Your team size has grown When two or more people need to update the same spreadsheet simultaneously, you hit version control problems and data overwrite risks. Dedicated systems have proper user access control and audit logs.
You're spending more than 2 hours per week on spreadsheet maintenance If inventory management is eating significant time, that's a cost. Inventory software at $49-149/month often pays for itself within the first month just in time savings.
You're regularly making errors that cost you money Overselling, missed reorders, paying wrong purchase prices—if errors are happening despite your best efforts, the spreadsheet is the problem, not the effort.
The upgrade path
VNDLY's Starter plan at $49/month includes real-time inventory tracking, purchase orders, multichannel sync with Shopify and WooCommerce, and automated reorder alerts. The migration from spreadsheet to VNDLY typically takes a few hours for a catalog of under 500 SKUs: export your product master and opening stock, import to VNDLY, connect your sales channels, and you're live.
Inventory Template for Different Business Types
Different product businesses have different inventory tracking needs. Here's how to adapt the template:
Ecommerce (DTC only) Focus on: stock levels, days of cover, reorder alerts, and channel sales. If you're single-channel Shopify, the template above works with minimal modification.
Wholesale / B2B Add: customer-specific pricing, minimum order tracking, committed vs. available inventory (you need to know what's sold but not yet shipped).
Multichannel (DTC + wholesale) Critical: track channel allocation separately. Know which stock is reserved for wholesale accounts vs. available for DTC. Overselling across channels is a common and expensive problem.
Made-to-order or custom products Standard inventory templates don't work well for made-to-order. You need a production order (work order) system rather than a stocked inventory model.
Seasonal business Add seasonal demand forecasting: compare current season to same period last year, flag items that need early season buildup, and model clearance sell-through for end-of-season.
Frequently Asked Questions
Is Google Sheets better than Excel for inventory management? Google Sheets has the advantage of real-time collaboration (multiple people editing simultaneously), automatic cloud backup, and free access. Excel is typically faster for large datasets and has more advanced features. For small teams using a shared inventory template, Google Sheets is usually the better choice.
How do I import my existing product data into the template? If you have product data in another spreadsheet or system, export it as CSV and use Excel's or Google Sheets' import function. Map your existing column headers to the template's columns. Clean the data before import—duplicates, inconsistent SKU formats, and blank rows cause problems.
How often should I update my inventory spreadsheet? Ideally, daily. At minimum, every time you receive new inventory or fulfill orders. For ecommerce sellers, consider connecting your spreadsheet to your Shopify or WooCommerce store via a tool like Zapier or a custom export that runs daily.
Can I use this template for multiple locations?
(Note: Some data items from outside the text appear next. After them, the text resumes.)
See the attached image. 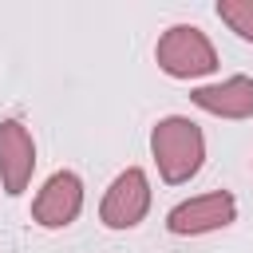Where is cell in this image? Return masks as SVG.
I'll list each match as a JSON object with an SVG mask.
<instances>
[{
    "label": "cell",
    "mask_w": 253,
    "mask_h": 253,
    "mask_svg": "<svg viewBox=\"0 0 253 253\" xmlns=\"http://www.w3.org/2000/svg\"><path fill=\"white\" fill-rule=\"evenodd\" d=\"M217 20L245 43H253V0H217L213 4Z\"/></svg>",
    "instance_id": "cell-8"
},
{
    "label": "cell",
    "mask_w": 253,
    "mask_h": 253,
    "mask_svg": "<svg viewBox=\"0 0 253 253\" xmlns=\"http://www.w3.org/2000/svg\"><path fill=\"white\" fill-rule=\"evenodd\" d=\"M83 178L75 170H55L32 198V221L40 229H67L83 213Z\"/></svg>",
    "instance_id": "cell-5"
},
{
    "label": "cell",
    "mask_w": 253,
    "mask_h": 253,
    "mask_svg": "<svg viewBox=\"0 0 253 253\" xmlns=\"http://www.w3.org/2000/svg\"><path fill=\"white\" fill-rule=\"evenodd\" d=\"M154 63L170 79H202L217 71V47L198 24H170L154 43Z\"/></svg>",
    "instance_id": "cell-2"
},
{
    "label": "cell",
    "mask_w": 253,
    "mask_h": 253,
    "mask_svg": "<svg viewBox=\"0 0 253 253\" xmlns=\"http://www.w3.org/2000/svg\"><path fill=\"white\" fill-rule=\"evenodd\" d=\"M237 221V198L229 190H210V194H194L186 202H178L166 213V229L174 237H202V233H217L225 225Z\"/></svg>",
    "instance_id": "cell-4"
},
{
    "label": "cell",
    "mask_w": 253,
    "mask_h": 253,
    "mask_svg": "<svg viewBox=\"0 0 253 253\" xmlns=\"http://www.w3.org/2000/svg\"><path fill=\"white\" fill-rule=\"evenodd\" d=\"M150 158L166 186H186L206 166V134L186 115H166L150 126Z\"/></svg>",
    "instance_id": "cell-1"
},
{
    "label": "cell",
    "mask_w": 253,
    "mask_h": 253,
    "mask_svg": "<svg viewBox=\"0 0 253 253\" xmlns=\"http://www.w3.org/2000/svg\"><path fill=\"white\" fill-rule=\"evenodd\" d=\"M36 174V138L20 119L0 123V190L8 198H20L32 186Z\"/></svg>",
    "instance_id": "cell-6"
},
{
    "label": "cell",
    "mask_w": 253,
    "mask_h": 253,
    "mask_svg": "<svg viewBox=\"0 0 253 253\" xmlns=\"http://www.w3.org/2000/svg\"><path fill=\"white\" fill-rule=\"evenodd\" d=\"M150 178L142 166H126L115 174V182L107 186L103 202H99V221L107 229H134L146 221L150 213Z\"/></svg>",
    "instance_id": "cell-3"
},
{
    "label": "cell",
    "mask_w": 253,
    "mask_h": 253,
    "mask_svg": "<svg viewBox=\"0 0 253 253\" xmlns=\"http://www.w3.org/2000/svg\"><path fill=\"white\" fill-rule=\"evenodd\" d=\"M190 103L213 119H253V79L229 75L217 83H198L190 91Z\"/></svg>",
    "instance_id": "cell-7"
}]
</instances>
Yes, but it requires duplication of the Stock Levels tab for each location. Add a "Location" column and use SUMIF to calculate total stock across locations. This works up to 2-3 locations; beyond that, the complexity is a signal to upgrade to dedicated software.
What's the right reorder point for a new product without sales history? Use your best demand estimate from comparable products, competitor data, or market research. Start with a conservative assumption and adjust after the first 30-60 days of actual data. It's better to slightly overstock a new product (lower stockout risk) than to understock and miss your launch momentum.